What is Electronic Waste AKA eWaste?
Electronic waste, also known as eWaste, is a common term referring to electronic product that has reach the end of its “useful life.” It is electronic equipment that has become obsolete, outdated, or broken.
eWaste is one of the fastest growing waste streams, especially here in the United States. In our effort to create a more sustainable future for our community, we have listed 10 tips for eWaste recycling.
1.) If you have something you are thinking of getting rid of, first check if it still works. If it does, think about donating your equipment to a local charity, church, school, or non-profit group.
2.) If this is a personal item, you can also consider selling it to a friend or on platforms such as eBay or craigslist.

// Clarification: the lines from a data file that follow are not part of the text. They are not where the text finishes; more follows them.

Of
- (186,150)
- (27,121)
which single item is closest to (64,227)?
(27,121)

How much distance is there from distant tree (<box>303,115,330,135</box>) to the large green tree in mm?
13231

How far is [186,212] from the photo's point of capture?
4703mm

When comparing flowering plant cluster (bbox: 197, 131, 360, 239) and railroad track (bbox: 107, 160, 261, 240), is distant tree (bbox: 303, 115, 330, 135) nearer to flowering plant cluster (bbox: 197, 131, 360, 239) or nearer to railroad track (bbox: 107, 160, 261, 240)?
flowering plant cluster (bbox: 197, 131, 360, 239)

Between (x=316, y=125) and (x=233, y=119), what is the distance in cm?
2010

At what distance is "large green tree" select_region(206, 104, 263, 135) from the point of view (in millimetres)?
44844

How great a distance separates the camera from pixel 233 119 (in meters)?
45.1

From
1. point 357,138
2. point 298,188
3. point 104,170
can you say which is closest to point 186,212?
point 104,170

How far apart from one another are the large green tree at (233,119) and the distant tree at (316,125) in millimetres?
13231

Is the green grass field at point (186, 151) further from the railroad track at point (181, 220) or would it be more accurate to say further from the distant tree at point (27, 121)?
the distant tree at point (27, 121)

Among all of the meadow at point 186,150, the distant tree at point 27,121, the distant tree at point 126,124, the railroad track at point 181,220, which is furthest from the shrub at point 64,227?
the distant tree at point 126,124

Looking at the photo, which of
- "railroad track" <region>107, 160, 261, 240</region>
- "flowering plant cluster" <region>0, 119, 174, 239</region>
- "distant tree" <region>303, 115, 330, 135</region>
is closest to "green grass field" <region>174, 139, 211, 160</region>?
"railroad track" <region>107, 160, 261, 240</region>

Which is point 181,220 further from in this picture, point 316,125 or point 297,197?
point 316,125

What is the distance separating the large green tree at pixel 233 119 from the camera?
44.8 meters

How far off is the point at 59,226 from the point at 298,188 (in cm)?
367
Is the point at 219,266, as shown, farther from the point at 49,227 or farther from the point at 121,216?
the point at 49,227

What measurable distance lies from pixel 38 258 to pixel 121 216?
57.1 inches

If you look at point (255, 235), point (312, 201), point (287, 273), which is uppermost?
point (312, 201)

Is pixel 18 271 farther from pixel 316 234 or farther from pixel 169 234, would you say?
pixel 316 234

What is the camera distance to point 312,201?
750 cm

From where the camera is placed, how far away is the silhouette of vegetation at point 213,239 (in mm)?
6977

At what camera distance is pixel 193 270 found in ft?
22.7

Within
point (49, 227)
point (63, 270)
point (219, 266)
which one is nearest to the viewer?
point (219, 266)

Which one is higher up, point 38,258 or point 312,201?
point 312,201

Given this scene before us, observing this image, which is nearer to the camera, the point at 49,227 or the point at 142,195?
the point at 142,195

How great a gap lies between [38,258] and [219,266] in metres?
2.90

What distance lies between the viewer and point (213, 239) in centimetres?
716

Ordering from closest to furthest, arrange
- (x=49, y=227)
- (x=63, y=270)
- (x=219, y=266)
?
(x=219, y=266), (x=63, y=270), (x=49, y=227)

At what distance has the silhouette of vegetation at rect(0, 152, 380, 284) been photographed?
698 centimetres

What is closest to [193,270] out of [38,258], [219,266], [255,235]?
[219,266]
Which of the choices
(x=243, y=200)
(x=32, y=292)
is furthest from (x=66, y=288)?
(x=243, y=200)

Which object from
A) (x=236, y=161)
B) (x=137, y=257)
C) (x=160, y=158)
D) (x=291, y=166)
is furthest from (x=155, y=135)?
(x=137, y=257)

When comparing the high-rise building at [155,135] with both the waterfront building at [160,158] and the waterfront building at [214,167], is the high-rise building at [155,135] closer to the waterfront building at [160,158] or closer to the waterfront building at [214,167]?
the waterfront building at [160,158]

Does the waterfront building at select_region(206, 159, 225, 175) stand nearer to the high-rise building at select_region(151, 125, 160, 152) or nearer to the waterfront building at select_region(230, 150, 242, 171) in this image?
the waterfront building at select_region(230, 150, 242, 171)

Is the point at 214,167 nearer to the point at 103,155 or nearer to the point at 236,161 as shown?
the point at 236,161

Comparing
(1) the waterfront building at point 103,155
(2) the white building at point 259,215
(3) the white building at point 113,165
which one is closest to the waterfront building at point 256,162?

3.) If you are a business consider working with an Asset Recovery facility, such as Allied Computer Brokers, which can help you recover the residual value of your equipment.
4.) If you have decided your equipment no longer has a useful life, is nonworking, or just cannot be resold, take a few extra minutes to ensure you find a reputable recycling facility.
5.) If you are recycling a cell phone, make sure you factory reset the phone to delete all personal information. Also, make sure to remove your sim card which also contains personal information.
6.)If you are recycling a computer or laptop, which contains a hard drive, make sure you back up the information onto an external hard drive or flash drive.
7.) You can choose to either remove the hard drive from the computer you are recycling or at least ask about your recycling companies hard drive destruction process and request a Certificate of Destruction.
8.) Do some research online or check your local newspaper for any electronics recycling events or fundraisers, there may be opportunities to recycle your items at a cheaper rate, while helping a good cause.
9.) If you see someone offering “free recycling,” be careful. We all understand the desire to save money, but certain items have a cost to recycle, and someone who does it for free may not always be handling your equipment in an environmentally friendly manner.
10.) If you are a Massachusetts resident and are having trouble finding a local recycling facility, you can check out www.recyclingworksma.com. It will help you find a recycling facility that is closest to you.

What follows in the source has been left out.